Data section:

----

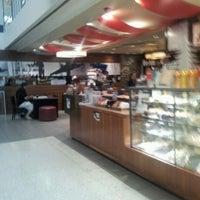 Photo taken at Gloria Jean's Coffees by Wayne Calvert on 12/16/2011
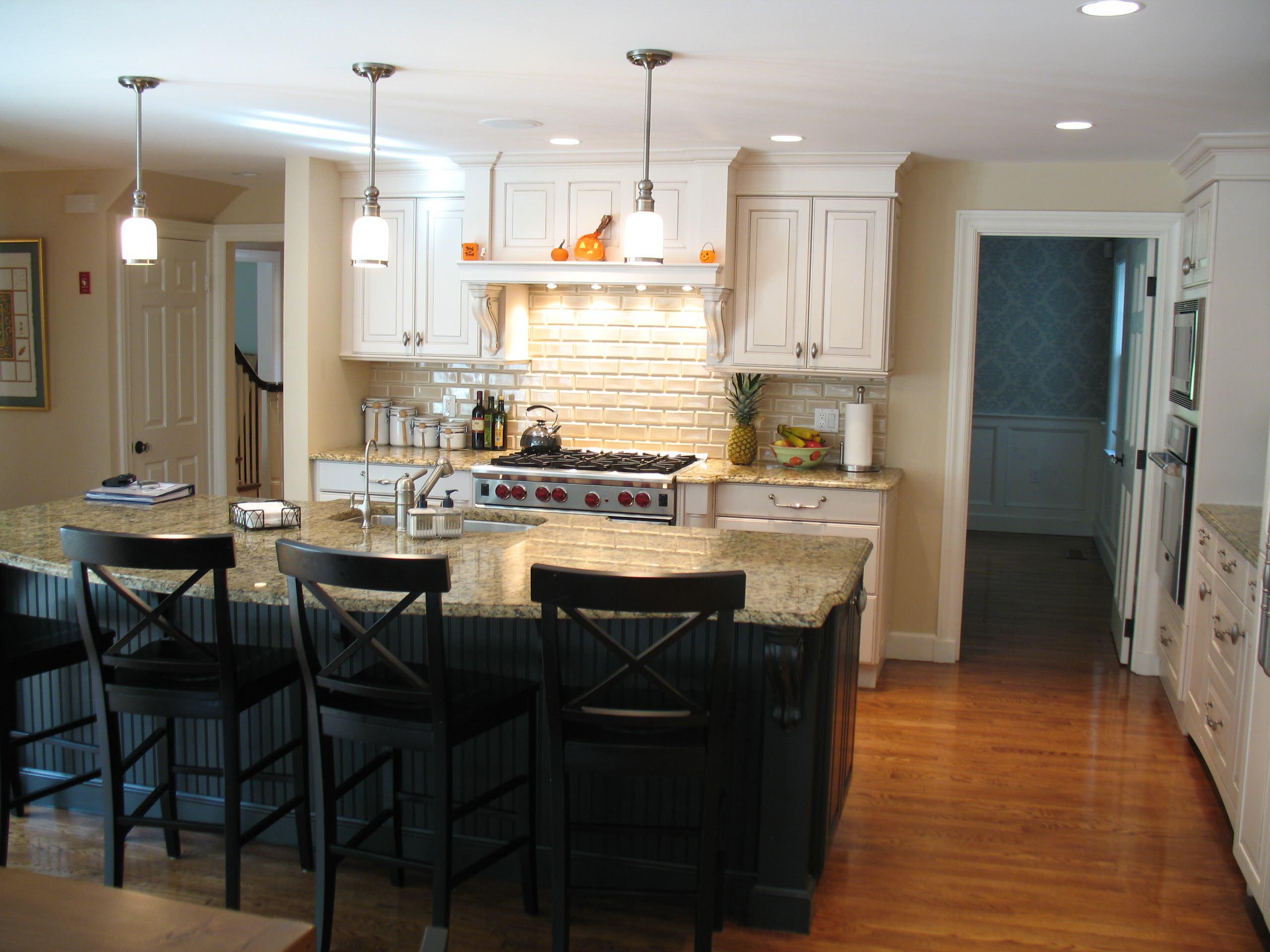 38 Thackeray, Wellesley, MA - Kitchen & Family Rm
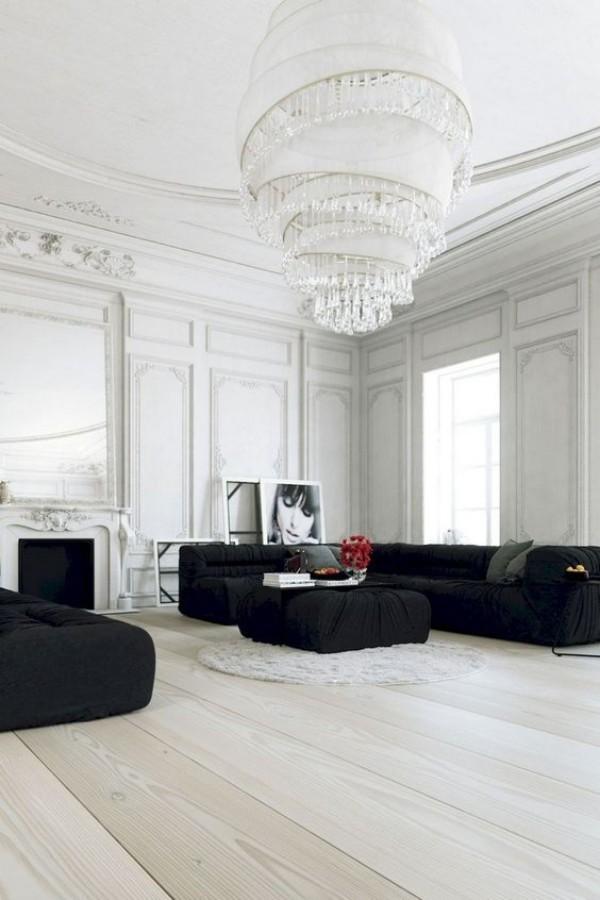 Pariser Chic im Wohnzimmer modernes helles Interieur schwarze Möbel Kontrast Kronleuchter als Blickfang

----

Output only the lines from the line that contains "38 Thackeray, Wellesley, MA" through the end of the material, both ends included, and skip every picture.

 38 Thackeray, Wellesley, MA - Kitchen & Family Rm
 Pariser Chic im Wohnzimmer modernes helles Interieur schwarze Möbel Kontrast Kronleuchter als Blickfang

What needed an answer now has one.